Unsupervised Translation of Emergent Communication
Ido Levy, Orr Paradise, Boaz Carmeli, Ron Meir, Shafi Goldwasser, Yonatan Belinkov
TL;DR
This paper tackles translating emergent communication (EC) developed by AI agents in referential games into natural language without parallel data. It proposes a two-phase approach: extract an EC corpus from agent interactions and apply unsupervised neural machine translation (UNMT) with an English linguistic prior from image captions, leveraging back-translation and denoising. The study systematically analyzes how task complexity, defined by semantic diversity of environments (Random, Category, Supercategory, Inter-category), affects EC translatability, introducing a benchmark of EC-specific translation metrics. The findings show UNMT can translate EC to English, with translatability varying by complexity and revealing a nuanced relationship between compositionality, entropy, and translation quality, offering a path toward interpretable AI emergent languages.
Abstract
Emergent Communication (EC) provides a unique window into the language systems that emerge autonomously when agents are trained to jointly achieve shared goals.
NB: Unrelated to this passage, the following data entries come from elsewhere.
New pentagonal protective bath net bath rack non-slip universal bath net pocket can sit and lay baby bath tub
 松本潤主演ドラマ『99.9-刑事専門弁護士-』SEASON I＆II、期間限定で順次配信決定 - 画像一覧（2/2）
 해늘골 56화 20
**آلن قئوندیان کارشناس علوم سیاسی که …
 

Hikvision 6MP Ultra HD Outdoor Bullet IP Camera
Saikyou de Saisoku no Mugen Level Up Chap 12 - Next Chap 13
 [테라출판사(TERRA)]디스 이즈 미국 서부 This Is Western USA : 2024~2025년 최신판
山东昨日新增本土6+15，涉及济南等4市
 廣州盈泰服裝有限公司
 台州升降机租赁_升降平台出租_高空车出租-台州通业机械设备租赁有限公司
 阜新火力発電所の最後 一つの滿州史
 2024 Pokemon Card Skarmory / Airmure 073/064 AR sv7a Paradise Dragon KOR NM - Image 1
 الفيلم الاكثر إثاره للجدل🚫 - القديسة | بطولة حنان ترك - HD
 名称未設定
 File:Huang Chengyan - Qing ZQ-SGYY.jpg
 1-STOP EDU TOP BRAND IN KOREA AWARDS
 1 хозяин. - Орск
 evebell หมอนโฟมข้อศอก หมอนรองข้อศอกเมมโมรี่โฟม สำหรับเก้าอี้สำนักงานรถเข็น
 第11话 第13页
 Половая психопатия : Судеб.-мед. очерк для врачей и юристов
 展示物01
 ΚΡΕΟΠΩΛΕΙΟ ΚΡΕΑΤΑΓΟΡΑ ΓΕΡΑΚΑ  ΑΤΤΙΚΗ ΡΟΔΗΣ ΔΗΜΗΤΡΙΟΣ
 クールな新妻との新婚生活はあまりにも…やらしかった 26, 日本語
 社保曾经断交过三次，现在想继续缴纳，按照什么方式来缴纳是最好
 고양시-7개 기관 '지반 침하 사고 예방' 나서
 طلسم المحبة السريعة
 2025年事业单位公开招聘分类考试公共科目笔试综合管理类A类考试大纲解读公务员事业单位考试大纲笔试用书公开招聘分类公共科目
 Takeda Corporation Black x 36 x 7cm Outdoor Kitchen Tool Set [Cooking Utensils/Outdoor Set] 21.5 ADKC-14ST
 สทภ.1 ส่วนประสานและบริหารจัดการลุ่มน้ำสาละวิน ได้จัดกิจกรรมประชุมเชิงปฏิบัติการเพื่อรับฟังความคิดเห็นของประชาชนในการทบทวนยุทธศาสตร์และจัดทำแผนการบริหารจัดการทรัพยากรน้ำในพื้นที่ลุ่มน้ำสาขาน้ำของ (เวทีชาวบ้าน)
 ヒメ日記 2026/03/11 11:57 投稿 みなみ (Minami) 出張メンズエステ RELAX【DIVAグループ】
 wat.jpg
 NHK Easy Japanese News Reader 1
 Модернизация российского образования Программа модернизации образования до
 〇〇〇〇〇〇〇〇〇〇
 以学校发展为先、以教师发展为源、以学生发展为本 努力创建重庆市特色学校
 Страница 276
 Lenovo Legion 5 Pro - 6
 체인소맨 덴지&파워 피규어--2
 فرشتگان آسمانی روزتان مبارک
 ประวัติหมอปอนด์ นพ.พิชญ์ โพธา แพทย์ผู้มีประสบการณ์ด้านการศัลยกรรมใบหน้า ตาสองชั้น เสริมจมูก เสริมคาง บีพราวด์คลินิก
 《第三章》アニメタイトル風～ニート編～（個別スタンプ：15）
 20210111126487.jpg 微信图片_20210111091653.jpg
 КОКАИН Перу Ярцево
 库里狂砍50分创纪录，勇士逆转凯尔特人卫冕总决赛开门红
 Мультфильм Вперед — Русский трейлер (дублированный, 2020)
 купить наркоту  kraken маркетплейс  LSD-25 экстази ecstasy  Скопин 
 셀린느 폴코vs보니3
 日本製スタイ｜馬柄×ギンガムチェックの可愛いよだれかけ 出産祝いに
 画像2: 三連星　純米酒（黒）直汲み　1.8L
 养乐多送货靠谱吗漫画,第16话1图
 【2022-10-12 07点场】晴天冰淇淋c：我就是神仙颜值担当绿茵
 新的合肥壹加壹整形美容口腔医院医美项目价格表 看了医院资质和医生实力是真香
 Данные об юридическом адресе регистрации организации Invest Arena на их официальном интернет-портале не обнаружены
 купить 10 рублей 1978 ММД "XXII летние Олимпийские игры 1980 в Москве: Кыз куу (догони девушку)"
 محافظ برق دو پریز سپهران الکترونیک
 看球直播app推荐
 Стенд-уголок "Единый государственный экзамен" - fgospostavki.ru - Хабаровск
However, it is difficult to interpret EC and evaluate its relationship with natural languages (NL). This study employs unsupervised neural machine translation (UNMT) techniques to decipher ECs formed during referential games with varying task complexities, influenced by the semantic diversity of the environment. Our findings demonstrate UNMT's potential to translate EC, illustrating that task complexity characterized by semantic diversity enhances EC translatability, while higher task complexity with constrained semantic variability exhibits pragmatic EC, which, although challenging to interpret, remains suitable for translation. This research marks the first attempt, to our knowledge, to translate EC without the aid of parallel data.